Water pricing has potential to 'wipe out' irrigation
LOCKYER VALLEY farmers are staring down the barrel of crushing water price increases under the state government's pivot to 'cost-reflective' pricing, according to the opposition.
A review presently underway by the Queensland Competition Authority highlighted several irrigation schemes facing significant and unsustainable price increases.
LNP Shadow Minister for Natural Resources Dale Last said a submission from peak industry group Queensland Farmers' Federation warned of potentially crippling price increases.
"Based on the Queensland Farmers Federation estimates, farmers on the Lower Lockyer, Central Lockyer and Morton Vale irrigation schemes will be hit hard," he said.
Mr Last, along with colleagues Tony Perrett and Michael Hart, met with local irrigators and member for Lockyer Jim McDonald on Monday to discuss the ongoing challenge of irrigation in the region ahead of next year's state election.

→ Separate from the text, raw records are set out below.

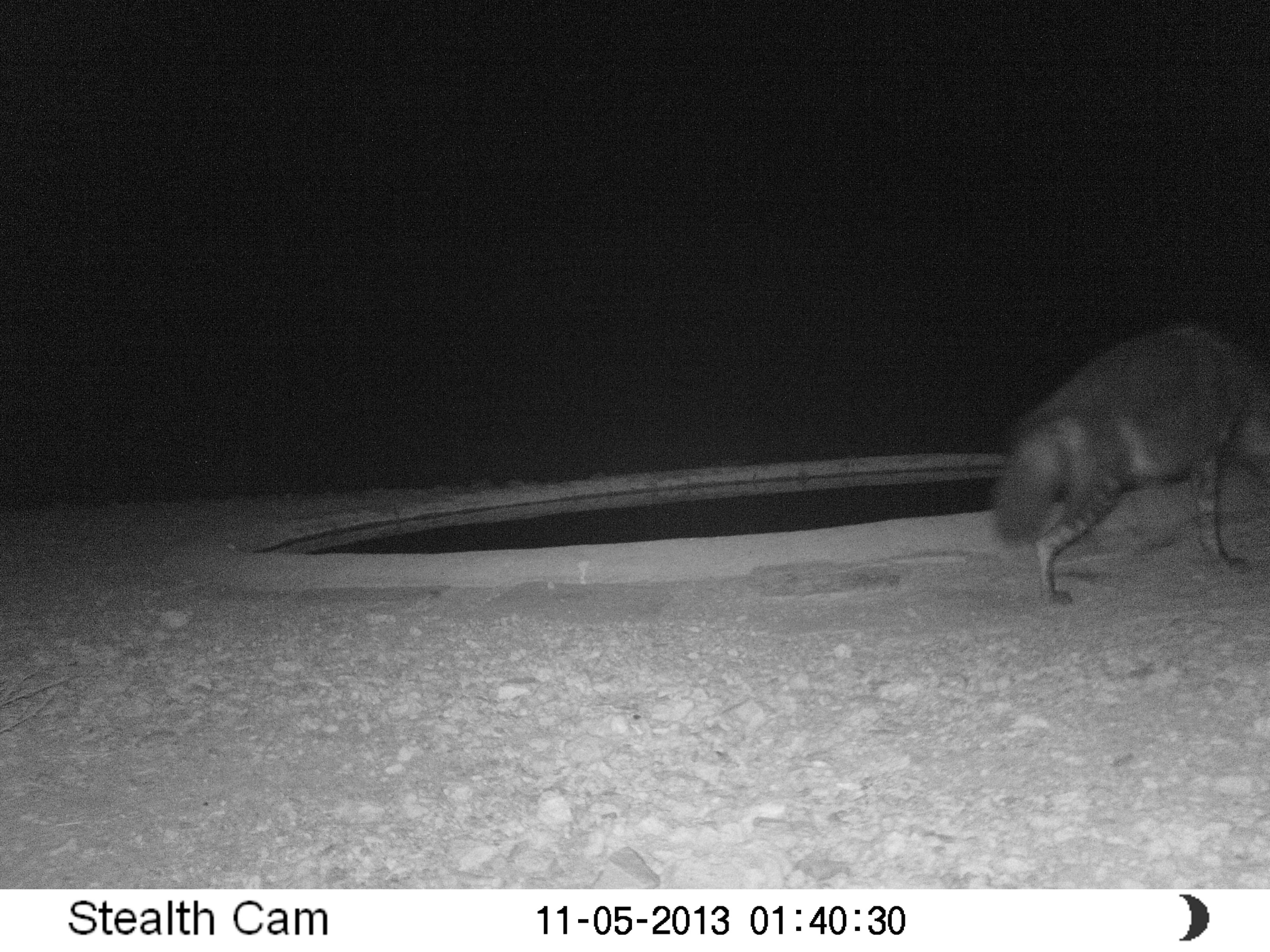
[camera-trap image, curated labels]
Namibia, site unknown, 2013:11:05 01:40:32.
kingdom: Animalia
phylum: Chordata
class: Mammalia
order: Carnivora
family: Hyaenidae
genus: Parahyaena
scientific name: Parahyaena brunnea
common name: brown hyena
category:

Lockyer Water Users Forum member Gordon Van der Est attended the meeting, which also discussed the proposed Wivenhoe Pipeline and said water security for the Lockyer Valley was vital for farmers to grow their businesses with confidence and fill the demand for produce to export.
"It's about reliability, you're not going to get an export customer unless you give continuity," Mr Van der Est said.
Member for Lockyer Jim McDonald said the proposed 'cost-reflective' pricing had the potential to wipe out irrigation in the region.
"We all know water is the lifeblood of our agriculture industries and we must ensure that the QCA recognise that there is no water in our irrigation schemes and tell SEQ Water to stop charging for water until water is available," Mr McDonald said.
"Even though price increases are capped at $2.38/ML per year plus inflation, this will mean the Lower Lockyer and Morton Vale irrigation customers are staring down the barrel of at least 17 years of consecutive water price increases.
"It's time for Labor to step in and guarantee the future of irrigated agriculture in Queensland."